**MATERIAL SUPPLIED:**
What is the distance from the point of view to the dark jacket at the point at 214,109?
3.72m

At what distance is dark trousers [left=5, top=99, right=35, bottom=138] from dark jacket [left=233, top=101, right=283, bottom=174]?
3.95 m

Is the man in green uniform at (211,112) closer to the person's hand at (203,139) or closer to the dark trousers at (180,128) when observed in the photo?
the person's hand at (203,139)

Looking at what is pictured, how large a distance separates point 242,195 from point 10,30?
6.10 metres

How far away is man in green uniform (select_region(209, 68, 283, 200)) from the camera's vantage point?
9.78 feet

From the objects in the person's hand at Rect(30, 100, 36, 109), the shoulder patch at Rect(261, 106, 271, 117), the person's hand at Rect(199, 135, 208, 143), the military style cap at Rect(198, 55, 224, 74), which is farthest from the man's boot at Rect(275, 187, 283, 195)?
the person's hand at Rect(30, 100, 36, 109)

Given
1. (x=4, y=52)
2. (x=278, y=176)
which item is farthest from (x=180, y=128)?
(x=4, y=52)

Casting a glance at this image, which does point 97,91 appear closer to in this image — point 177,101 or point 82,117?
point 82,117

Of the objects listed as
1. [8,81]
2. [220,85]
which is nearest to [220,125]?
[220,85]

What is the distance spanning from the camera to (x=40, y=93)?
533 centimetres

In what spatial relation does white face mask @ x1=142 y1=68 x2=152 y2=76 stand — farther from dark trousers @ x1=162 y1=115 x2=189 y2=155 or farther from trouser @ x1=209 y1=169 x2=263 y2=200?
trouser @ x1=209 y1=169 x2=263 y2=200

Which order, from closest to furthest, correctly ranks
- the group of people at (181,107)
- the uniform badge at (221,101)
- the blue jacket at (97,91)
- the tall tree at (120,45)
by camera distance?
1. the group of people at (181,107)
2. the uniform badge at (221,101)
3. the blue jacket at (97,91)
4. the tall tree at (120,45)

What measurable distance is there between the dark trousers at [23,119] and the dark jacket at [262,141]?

**REQUIREMENT:**
Please reproduce all of the lines above verbatim, changing nothing.

**EXPECTED ANSWER:**
What is the distance from the point of view to the dark jacket at the point at 214,109?
3.72m

At what distance is dark trousers [left=5, top=99, right=35, bottom=138] from dark jacket [left=233, top=101, right=283, bottom=174]?
3.95 m

Is the man in green uniform at (211,112) closer to the person's hand at (203,139) or closer to the dark trousers at (180,128) when observed in the photo?
the person's hand at (203,139)

Looking at what is pictured, how large a distance separates point 242,195 from point 10,30?
6.10 metres

How far away is man in green uniform (select_region(209, 68, 283, 200)) from the camera's vantage point?
9.78 feet

From the objects in the person's hand at Rect(30, 100, 36, 109), the shoulder patch at Rect(261, 106, 271, 117), the person's hand at Rect(199, 135, 208, 143), the military style cap at Rect(198, 55, 224, 74), which is farthest from the man's boot at Rect(275, 187, 283, 195)?
the person's hand at Rect(30, 100, 36, 109)

Given
1. (x=4, y=52)
2. (x=278, y=176)
which item is farthest from (x=180, y=128)?
(x=4, y=52)

Casting a glance at this image, which does point 97,91 appear closer to in this image — point 177,101 or point 82,117?
point 82,117

Of the objects listed as
1. [8,81]
2. [220,85]
which is nearest to [220,125]?
[220,85]

What is the distance spanning from the camera to (x=40, y=93)?
533 centimetres

In what spatial relation does white face mask @ x1=142 y1=68 x2=152 y2=76 stand — farther from dark trousers @ x1=162 y1=115 x2=189 y2=155 or farther from trouser @ x1=209 y1=169 x2=263 y2=200?
trouser @ x1=209 y1=169 x2=263 y2=200

Which order, from closest to furthest, correctly ranks
- the group of people at (181,107)
- the uniform badge at (221,101)
- the blue jacket at (97,91)
- the tall tree at (120,45)
by camera distance?
1. the group of people at (181,107)
2. the uniform badge at (221,101)
3. the blue jacket at (97,91)
4. the tall tree at (120,45)

What measurable distance is there between the dark trousers at [23,119] and the dark jacket at [262,141]?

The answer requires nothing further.